Le grand public est-il bien éclairé sur les problèmes de toxicité, résultant par exemple de la pollution atmosphérique en ville ?
Que dire de la question encore très controversée de l'effet de serre ? Quelles ont été les conséquences concrètes de la réalisation des grandes infrastructures des dernières années sur la socio-économie des régions traversées, sur la faune, sur la flore, sur les milieux sensibles ? Quelle est l'importance des préjudices résultant du bruit ? Comment fonctionnent les villes dans lesquelles on a réellement accordé la priorité aux transports collectifs ?
On voit ainsi l'intérêt des nombreux observatoires à mettre en place, avec toutes garanties d'objectivité scientifique. On voit qu'il est indispensable de collecter et diffuser largement, et de façon pluraliste, toutes informations utiles d'origine française ou étrangère.
En attendant, le caractère fragmentaire, incertain, souvent contredit, des informations disponibles, loin de faire progresser le débat, conduit souvent les protagonistes à camper sur des positions caricaturales.

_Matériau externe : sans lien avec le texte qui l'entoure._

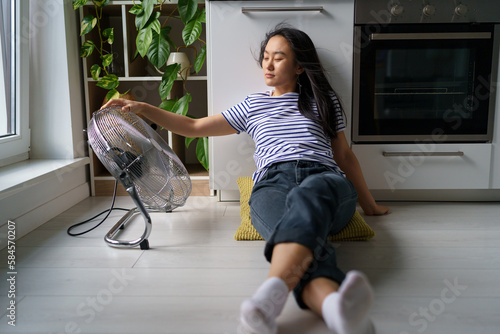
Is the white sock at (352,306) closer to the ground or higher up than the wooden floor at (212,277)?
higher up

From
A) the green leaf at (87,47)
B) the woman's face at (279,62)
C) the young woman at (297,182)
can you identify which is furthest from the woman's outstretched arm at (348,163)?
the green leaf at (87,47)

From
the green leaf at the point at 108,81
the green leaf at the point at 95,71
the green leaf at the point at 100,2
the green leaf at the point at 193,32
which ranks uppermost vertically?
the green leaf at the point at 100,2

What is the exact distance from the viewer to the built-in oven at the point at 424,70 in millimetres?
1884

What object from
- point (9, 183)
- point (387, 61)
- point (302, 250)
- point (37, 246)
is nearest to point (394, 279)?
point (302, 250)

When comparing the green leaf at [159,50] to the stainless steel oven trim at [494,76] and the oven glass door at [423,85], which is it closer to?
the oven glass door at [423,85]

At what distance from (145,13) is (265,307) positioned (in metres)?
1.58

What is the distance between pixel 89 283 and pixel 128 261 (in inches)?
7.2

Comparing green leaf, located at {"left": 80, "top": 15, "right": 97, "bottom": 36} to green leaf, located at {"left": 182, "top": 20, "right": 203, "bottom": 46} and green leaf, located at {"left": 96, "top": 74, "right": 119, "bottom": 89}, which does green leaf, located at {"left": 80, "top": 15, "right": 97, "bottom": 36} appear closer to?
green leaf, located at {"left": 96, "top": 74, "right": 119, "bottom": 89}

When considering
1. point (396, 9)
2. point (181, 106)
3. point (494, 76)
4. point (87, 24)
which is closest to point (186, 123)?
point (181, 106)

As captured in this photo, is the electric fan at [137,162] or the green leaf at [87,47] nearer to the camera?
the electric fan at [137,162]

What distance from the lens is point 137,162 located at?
56.2 inches

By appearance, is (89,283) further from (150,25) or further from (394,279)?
(150,25)

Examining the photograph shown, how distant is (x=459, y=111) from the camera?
78.0 inches

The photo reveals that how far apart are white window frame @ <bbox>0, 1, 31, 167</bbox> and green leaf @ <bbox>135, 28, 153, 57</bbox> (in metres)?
0.50
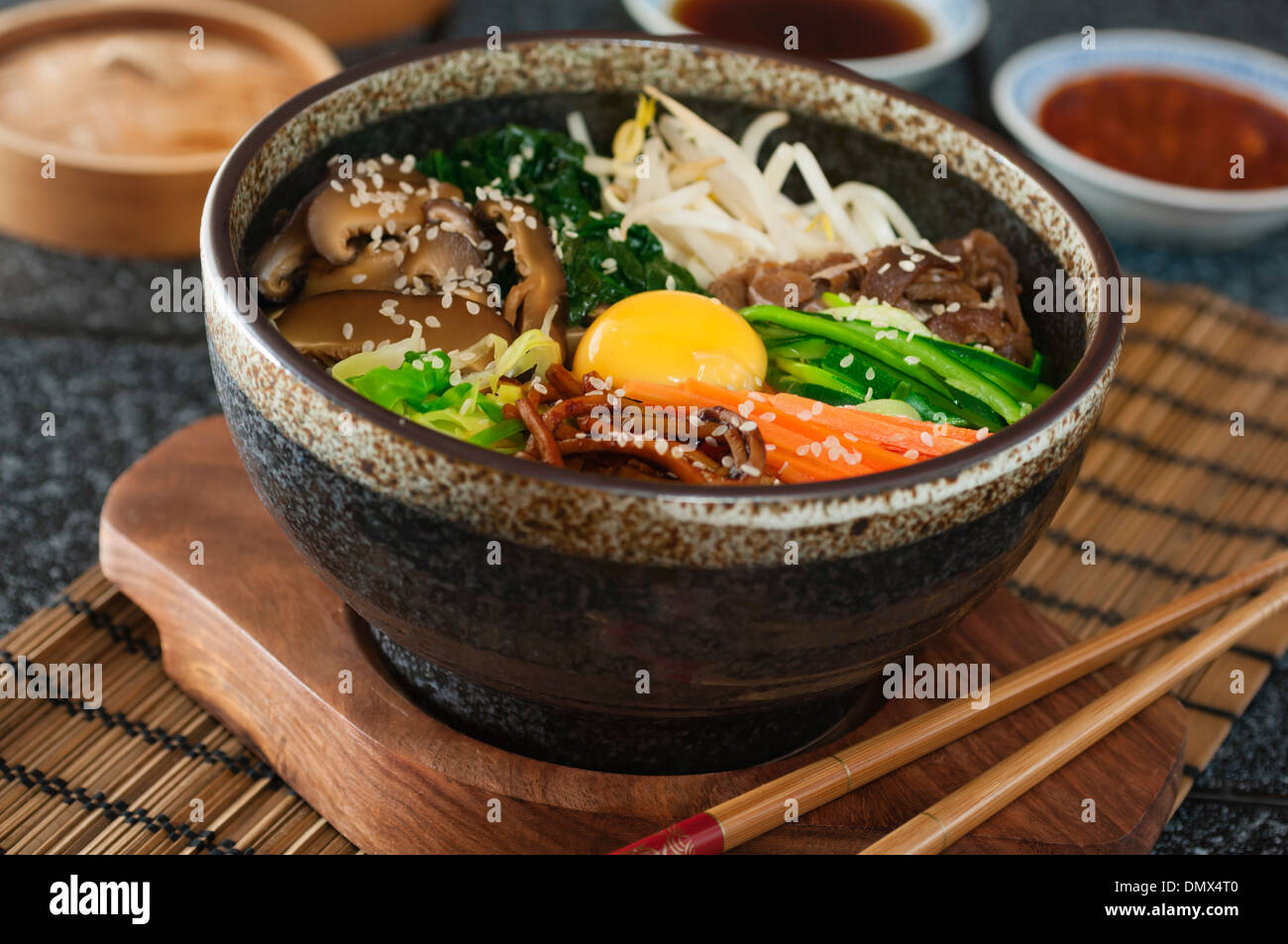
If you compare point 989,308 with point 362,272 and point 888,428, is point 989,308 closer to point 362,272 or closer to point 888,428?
point 888,428

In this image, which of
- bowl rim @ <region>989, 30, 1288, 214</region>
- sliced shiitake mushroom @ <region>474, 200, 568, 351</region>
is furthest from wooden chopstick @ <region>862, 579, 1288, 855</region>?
bowl rim @ <region>989, 30, 1288, 214</region>

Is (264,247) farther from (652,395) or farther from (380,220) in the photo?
(652,395)

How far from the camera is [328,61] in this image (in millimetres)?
3039

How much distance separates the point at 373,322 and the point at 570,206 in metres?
0.48

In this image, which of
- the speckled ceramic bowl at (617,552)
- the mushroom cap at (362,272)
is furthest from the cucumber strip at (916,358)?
the mushroom cap at (362,272)

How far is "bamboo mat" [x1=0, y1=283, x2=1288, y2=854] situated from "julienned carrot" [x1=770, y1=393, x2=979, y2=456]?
614mm

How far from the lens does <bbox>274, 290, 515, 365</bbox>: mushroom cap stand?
1616 mm

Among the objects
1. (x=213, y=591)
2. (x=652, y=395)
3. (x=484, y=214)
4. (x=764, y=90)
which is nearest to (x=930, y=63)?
(x=764, y=90)

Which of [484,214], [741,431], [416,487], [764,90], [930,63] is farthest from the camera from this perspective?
[930,63]

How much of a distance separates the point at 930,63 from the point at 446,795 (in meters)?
2.31

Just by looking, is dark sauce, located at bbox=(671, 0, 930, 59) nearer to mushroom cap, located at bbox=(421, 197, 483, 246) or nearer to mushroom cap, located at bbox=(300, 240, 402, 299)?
mushroom cap, located at bbox=(421, 197, 483, 246)

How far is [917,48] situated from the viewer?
347 cm

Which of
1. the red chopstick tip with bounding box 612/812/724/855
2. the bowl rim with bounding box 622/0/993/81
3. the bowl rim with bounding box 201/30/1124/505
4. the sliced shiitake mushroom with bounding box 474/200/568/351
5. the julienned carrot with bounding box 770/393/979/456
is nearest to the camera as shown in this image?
the bowl rim with bounding box 201/30/1124/505

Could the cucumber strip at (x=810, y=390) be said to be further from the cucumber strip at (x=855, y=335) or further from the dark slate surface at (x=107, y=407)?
the dark slate surface at (x=107, y=407)
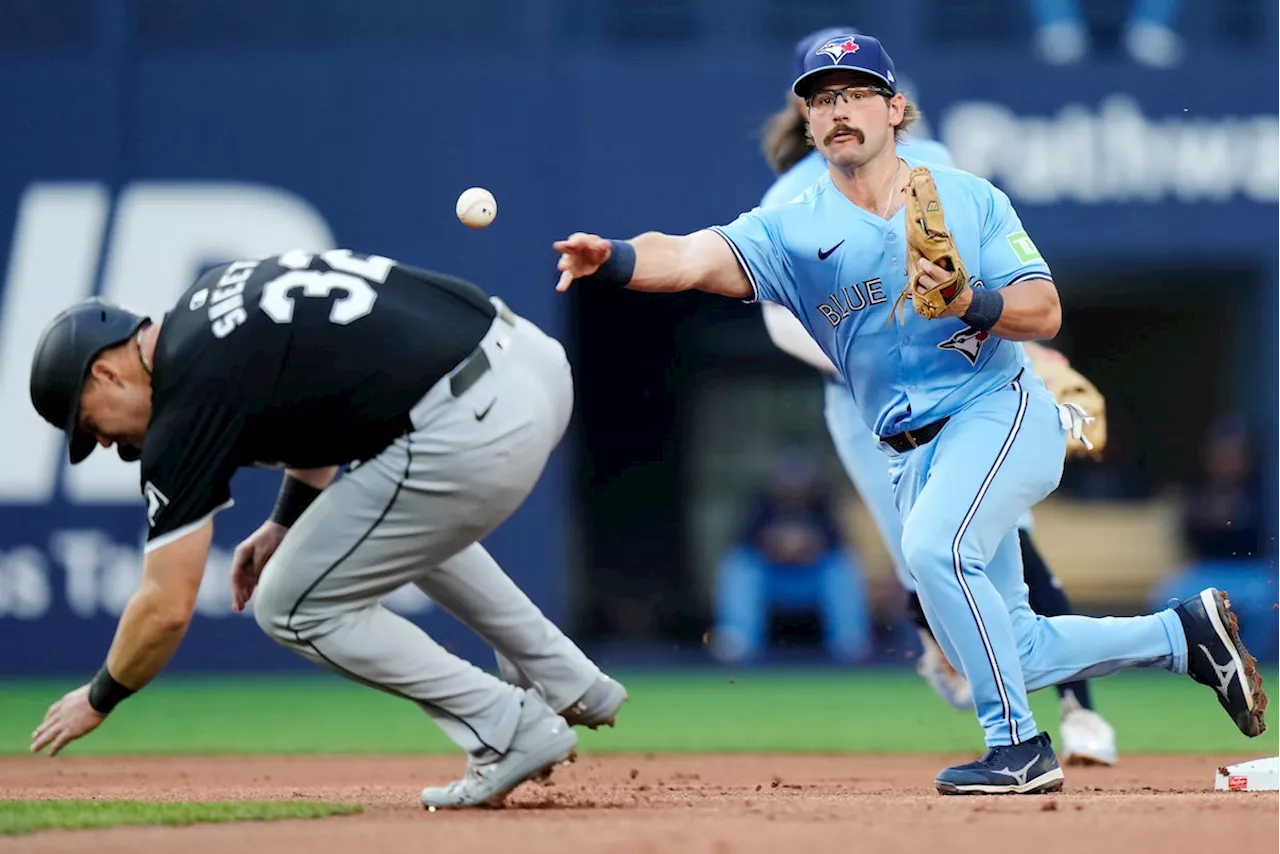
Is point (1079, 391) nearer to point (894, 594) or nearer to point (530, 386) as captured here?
point (530, 386)

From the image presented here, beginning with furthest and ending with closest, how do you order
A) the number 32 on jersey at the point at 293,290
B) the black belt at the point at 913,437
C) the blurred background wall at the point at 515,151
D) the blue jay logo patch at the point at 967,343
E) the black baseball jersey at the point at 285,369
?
the blurred background wall at the point at 515,151 → the black belt at the point at 913,437 → the blue jay logo patch at the point at 967,343 → the number 32 on jersey at the point at 293,290 → the black baseball jersey at the point at 285,369

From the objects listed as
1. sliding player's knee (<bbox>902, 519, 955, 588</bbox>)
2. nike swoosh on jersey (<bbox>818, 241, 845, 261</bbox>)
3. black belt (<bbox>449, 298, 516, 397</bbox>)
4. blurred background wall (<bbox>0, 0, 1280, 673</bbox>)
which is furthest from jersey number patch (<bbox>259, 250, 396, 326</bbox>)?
blurred background wall (<bbox>0, 0, 1280, 673</bbox>)

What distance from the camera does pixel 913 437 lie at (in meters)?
5.04

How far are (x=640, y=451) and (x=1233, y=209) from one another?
4.47 metres

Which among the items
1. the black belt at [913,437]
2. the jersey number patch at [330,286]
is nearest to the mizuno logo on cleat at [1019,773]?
the black belt at [913,437]

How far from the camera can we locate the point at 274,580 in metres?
4.16

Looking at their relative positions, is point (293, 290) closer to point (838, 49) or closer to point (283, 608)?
point (283, 608)

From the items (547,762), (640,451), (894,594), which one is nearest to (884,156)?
(547,762)

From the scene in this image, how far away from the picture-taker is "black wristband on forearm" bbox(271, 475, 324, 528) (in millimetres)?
4594

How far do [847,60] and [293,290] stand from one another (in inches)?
64.0

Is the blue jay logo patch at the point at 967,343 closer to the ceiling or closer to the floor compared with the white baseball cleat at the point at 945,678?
closer to the ceiling

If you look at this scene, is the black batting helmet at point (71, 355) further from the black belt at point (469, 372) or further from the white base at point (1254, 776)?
the white base at point (1254, 776)

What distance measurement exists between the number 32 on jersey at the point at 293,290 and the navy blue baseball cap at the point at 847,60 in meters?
1.32

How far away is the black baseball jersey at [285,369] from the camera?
12.9 ft
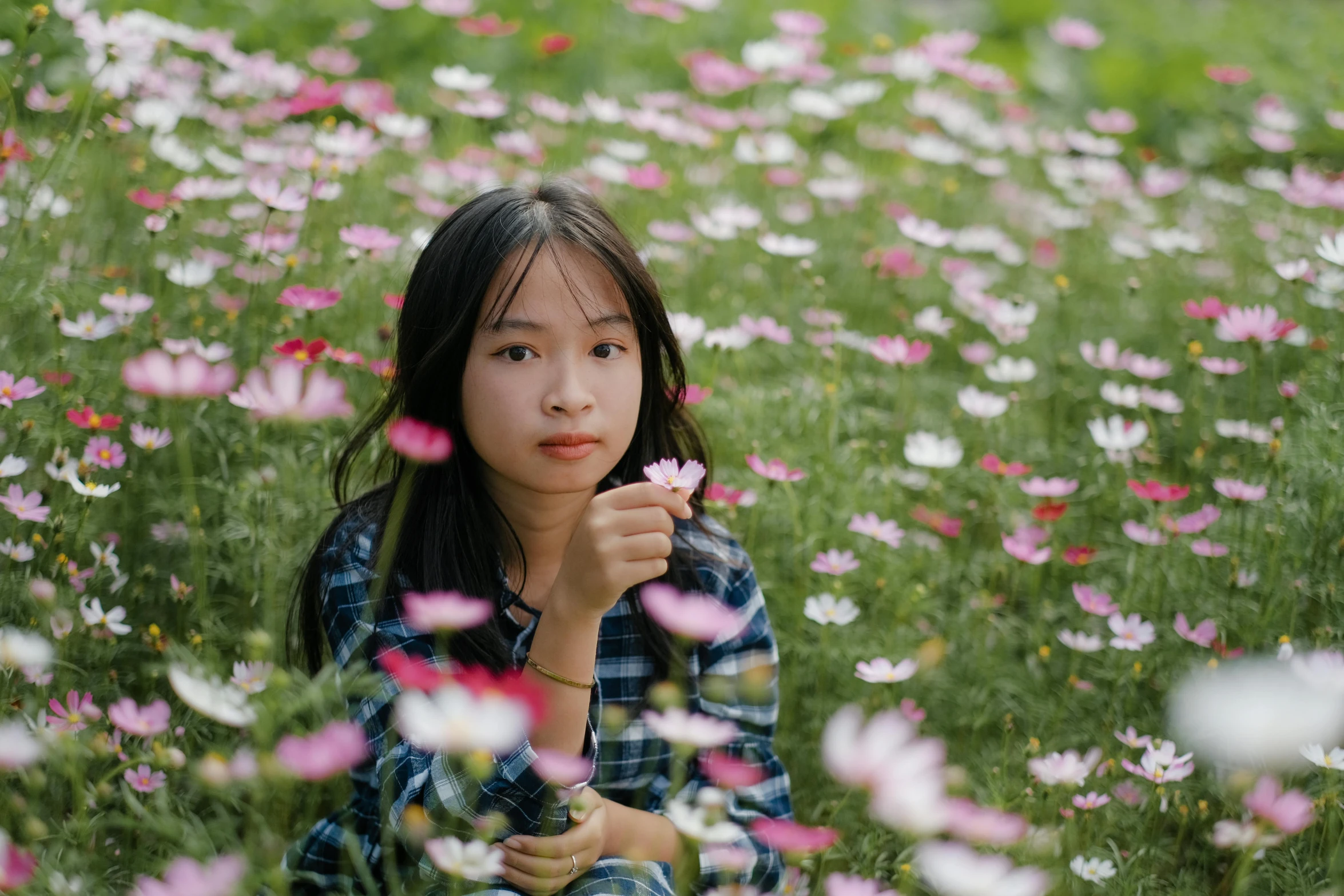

Et lorsque cette meilleure information sera disponible, où, à quels niveaux, et comment organiser les grands débats publics ? Même s'ils sont utiles, les colloques d'experts ou de hauts responsables ne répondent pas à cette question. Des débats parlementaires sur la politique générale des transports ou sur la politique de la ville impliquent davantage l'opinion publique et, au moins, ses représentants élus.
Mais pour faire débattre largement les citoyens, leurs associations, les différentes forces sociales, afin de faire émerger progressivement des réponses aux contradictions actuelles, peut-être même certains consensus, ne faut-il pas organiser des débats publics au niveau régional ?
C'est à ce niveau, en effet, que peuvent se rencontrer des préoccupations générales, sur les modes de vie urbains et périurbains, sur l'organisation de l'économie et ses grandes finalités, d'une part, et des problèmes concrets posés par de grands et petits projets, d'autre part, qui sont autant de points d'accrochage et d'illustrations concrètes de ces grands choix de société. Ce n'est certainement pas la seule réponse. Il s'agit bien là d'un délicat travail d'ingénierie sociale, qui reste à faire.
Une conclusion provisoire
Nous sommes en pleine évolution. Car l'intérêt porté aux problèmes d'environnement n'est pas une mode, un épiphénomène passager. Sachons lui reconnaître sa véritable dimension, celle d'une phase de transformation en profondeur de la société. Cela nous conduira à accepter bien des défaites et des échecs dans les procédures engagées : des contradictions aussi profondes ne se résolvent pas en un jour.Cela nous conduira aussi à faire preuve de plus de responsabilité à tous les niveaux : responsabilité dans la conception des politiques (aménagement, urbanisme, transports), et dans l'élaboration des projets dont les impacts sont forts sur l'environnement, responsabilité dans l'organisation et la conduite des débats publics au moyen desquels progressent la prise de conscience et la recherche des voies futures du progrès, responsabilité dans la collecte et la diffusion de toutes les connaissances nécessaires pour sortir positivement des contradictions actuelles de notre société en mouvement.